In that case, you cannot rule out striplights, but you want an asymetric reflector striplight, sometimes called a T-3 strip. I forget which manufacturer calls theirs the CycStrip™. As I said, I like the Ianiro Orion the best, but the Altman EconoCyc is a good substitute, and reasonably priced. These are individual fixtures, which have a provision to attach to each other to form a striplight.

Don't lamp them greater than 500W, (use more fixtures if you need more intensity) or you'll have issues with them burning gel. For best coverage, each "cell" (color) needs to be spaced linearly an equal distance as that from fixture to cyc.


----------



## derekleffew (Nov 12, 2008)

The phenomenon shown in this picture from the R-40 strips is known as "scalloping," and the only way to prevent it is to move the fixtures farther away and/or use Cyc Diffusion/Cyc Silk. A 2' high scenic groundrow, as wide as the stage, would have also helped not only to mask the instruments, but also the bottom 2' of the cyc, where the color fringing is at its worst. LED striplights (Selador, ColorBlaze, Pixelines) would have worked also. R-40 lamps USED to come in 150W/300W Spot/Flood. Starting in the late 1980s, all I could get was the 120W ER40 Watt-Mizer™. Not sure what is available today, but the "energy conservation" nuts have essentially killed what used to be a pretty good theatrical fixture.

- **Extracted records**
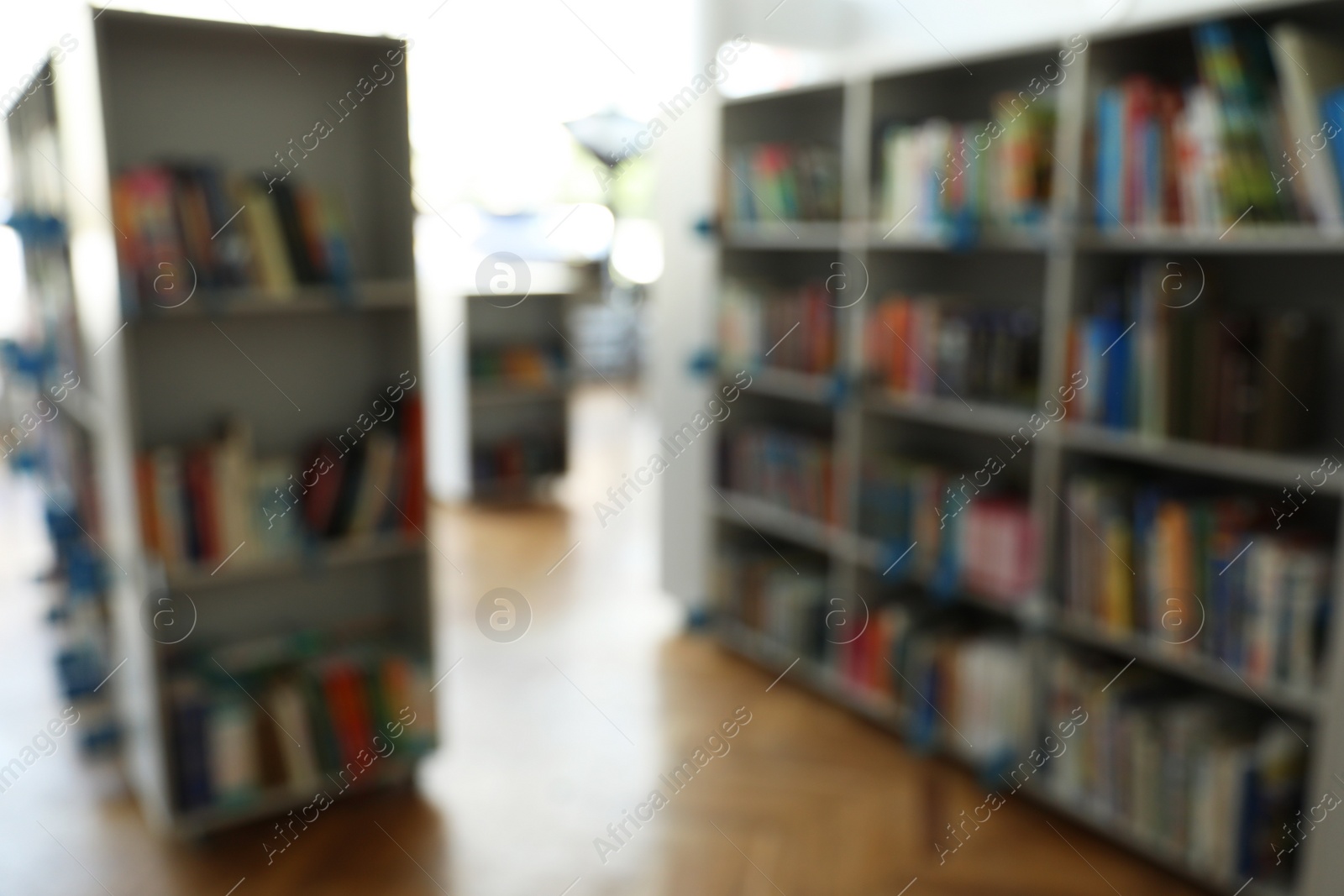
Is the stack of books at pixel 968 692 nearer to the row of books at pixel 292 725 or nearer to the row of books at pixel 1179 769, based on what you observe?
---
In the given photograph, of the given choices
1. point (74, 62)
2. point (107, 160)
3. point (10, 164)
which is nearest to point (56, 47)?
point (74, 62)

- **Things to do**
a: In the cyc lighting thread, what name is given to the effect shown in the picture from the R-40 strips?
b: Copy out the part of the cyc lighting thread between "In that case, you" and "form a striplight.", inclusive.
c: Carry the cyc lighting thread forward from its final sentence.
You can leave the records aside; none of this work depends on them.

- **Set of answers**
a: It is called "scalloping."

b:
In that case, you cannot rule out striplights, but you want an asymetric reflector striplight, sometimes called a T-3 strip. I forget which manufacturer calls theirs the CycStrip™. As I said, I like the Ianiro Orion the best, but the Altman EconoCyc is a good substitute, and reasonably priced. These are individual fixtures, which have a provision to attach to each other to form a striplight.

c:
Some theatres are built with a 2' deep by 3' wide cyc trough just downstage of the cyc to mask the fixtures and allow for more throw distance and better blending. (Probably not the best idea to start digging up your black box.)


----------



## soundlight (Nov 12, 2008)

L&E Runts. Great little fixtures, lampable to 750 watts, but you shouldn't push 'em over 500 watts with that proximity to the cyc. If you could put them just a foot more away from the cyc you could probably get somewhere. Available in 1, 2, 3, and 4 cell units.


----------



## icewolf08 (Nov 12, 2008)

Derek brings up a very valid point. If you have no fly system then you can't rule out strips lights. As has been said though, there are many types of strip lights. What you want is cyc lights with an asymmetric or "J" type reflector. These will give you the spread you are looking for. I have also found that you can't effectively evenly wash a cyc when you light it only from the top or only from the bottom. This can be seen in the photo derek posted above.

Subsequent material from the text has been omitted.